By confronting the demand for paid sex, we can ensure that purchasers are held accountable for the tremendous harm that they inflict on their victims, both directly through their individual acts of abuse and, together with other purchasers, indirectly by contributing to the entire process of victimization. Seen in that light, the purchasers of sex acts are as morally responsible for the suffering of their victims as are the traffickers who meet their demand.

Johns in high places: The scandalous case of Judge David Ramsay

Lab tests on rats have yielded information about the precise dose of ethylene glycol required to bring about death. Mixing the odourless anti-freeze with orange juice may help it go down more easily, before it viciously attacks the liver and kidneys. As a provincial court judge in British Columbia, David Ramsay was likely familiar with this means of death discussed in criminal investigation textbooks or used in murder cases. On a spring day in 2004, the former judge put this knowledge to personal use as he drank the deadly cocktail. How far he'd fallen.

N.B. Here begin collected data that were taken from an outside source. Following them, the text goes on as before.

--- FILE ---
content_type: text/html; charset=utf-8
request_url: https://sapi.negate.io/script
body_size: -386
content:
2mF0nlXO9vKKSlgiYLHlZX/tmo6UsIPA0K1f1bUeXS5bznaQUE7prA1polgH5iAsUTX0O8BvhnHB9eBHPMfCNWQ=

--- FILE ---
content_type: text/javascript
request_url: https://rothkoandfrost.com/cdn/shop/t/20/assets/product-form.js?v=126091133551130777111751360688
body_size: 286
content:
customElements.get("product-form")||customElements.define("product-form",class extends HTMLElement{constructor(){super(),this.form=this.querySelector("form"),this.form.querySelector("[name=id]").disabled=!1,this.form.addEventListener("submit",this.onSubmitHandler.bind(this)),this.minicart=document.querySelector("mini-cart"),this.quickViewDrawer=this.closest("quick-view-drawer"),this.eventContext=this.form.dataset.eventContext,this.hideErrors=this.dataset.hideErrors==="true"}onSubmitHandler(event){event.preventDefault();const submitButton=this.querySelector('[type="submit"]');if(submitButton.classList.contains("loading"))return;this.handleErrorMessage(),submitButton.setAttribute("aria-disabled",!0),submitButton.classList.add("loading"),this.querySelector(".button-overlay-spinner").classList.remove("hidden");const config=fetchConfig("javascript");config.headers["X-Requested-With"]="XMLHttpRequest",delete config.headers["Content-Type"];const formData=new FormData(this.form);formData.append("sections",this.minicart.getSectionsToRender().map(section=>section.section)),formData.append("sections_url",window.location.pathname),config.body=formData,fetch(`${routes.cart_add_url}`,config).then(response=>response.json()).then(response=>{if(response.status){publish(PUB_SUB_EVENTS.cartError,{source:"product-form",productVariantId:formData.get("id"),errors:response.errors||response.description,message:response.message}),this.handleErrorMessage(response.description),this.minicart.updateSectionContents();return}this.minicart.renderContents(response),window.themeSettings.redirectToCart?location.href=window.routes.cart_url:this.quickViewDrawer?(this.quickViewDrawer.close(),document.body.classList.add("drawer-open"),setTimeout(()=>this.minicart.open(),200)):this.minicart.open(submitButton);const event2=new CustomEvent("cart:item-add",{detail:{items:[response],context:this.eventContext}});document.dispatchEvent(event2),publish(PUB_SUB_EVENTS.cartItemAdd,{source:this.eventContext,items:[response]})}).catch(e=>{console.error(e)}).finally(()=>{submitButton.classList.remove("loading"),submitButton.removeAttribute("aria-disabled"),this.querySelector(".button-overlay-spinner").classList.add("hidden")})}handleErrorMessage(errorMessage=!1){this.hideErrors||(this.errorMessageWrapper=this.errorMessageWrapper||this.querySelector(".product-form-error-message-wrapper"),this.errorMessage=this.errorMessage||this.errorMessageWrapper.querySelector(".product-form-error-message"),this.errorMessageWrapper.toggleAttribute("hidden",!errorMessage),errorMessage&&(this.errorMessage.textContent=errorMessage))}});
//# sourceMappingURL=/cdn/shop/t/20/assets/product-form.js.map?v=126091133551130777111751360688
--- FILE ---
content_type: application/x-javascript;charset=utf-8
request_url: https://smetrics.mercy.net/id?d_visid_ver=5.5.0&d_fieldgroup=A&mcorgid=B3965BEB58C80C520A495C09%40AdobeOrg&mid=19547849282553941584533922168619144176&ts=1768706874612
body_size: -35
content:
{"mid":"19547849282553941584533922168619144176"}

How much he'd given up. How great the suffering he'd caused.

The allegations against Ramsay had surfaced in the summer of 2002 in Prince George, the self-proclaimed Northern Capital of British Columbia, where many of the seventy thousand residents are Aboriginal. Ramsay enjoyed a reputation as an outstanding member of the community. Prior to going to law school at the University of British Columbia, he'd been an elementary school teacher, and after being called to the bar he opened the first legal aid office in Prince George.

Despite his busy private legal practice, Ramsay made time to volunteer on the boards of various charities, including a home for troubled youth, a shelter for abused women, and a crisis centre. Appointed to the Bench in 1991, Judge Ramsay travelled from his base in Prince George as a circuit judge to various remote communities. He appeared to be a respected judge and a doting father of four children—”a decent and caring individual.“ But a few knew otherwise.

Between July 1992 and December 2001, at least four girls between the ages of twelve and sixteen came to know a very different side of Judge Ramsay, a side that was callous, predatory, and violent. One of them was fifteen-year-old Cynthia.

When Cynthia entered Judge Ramsay's courtroom to face various minor charges, he made the First Nations teenager a ward of the province. Several months later, Ramsay encountered Cynthia on a Prince George street, picked her up in his vehicle, and drove her to an isolated road six kilometres outside of town, where he parked and ordered her to perform oral sex on him for sixty dollars. During the sex act, he grabbed her by the hair and demanded his money back. The girl managed to escape and Ramsay drove off, leaving her alone and naked on the abandoned forest road, but not before warning that he'd have her killed if she ever told anyone about the incident.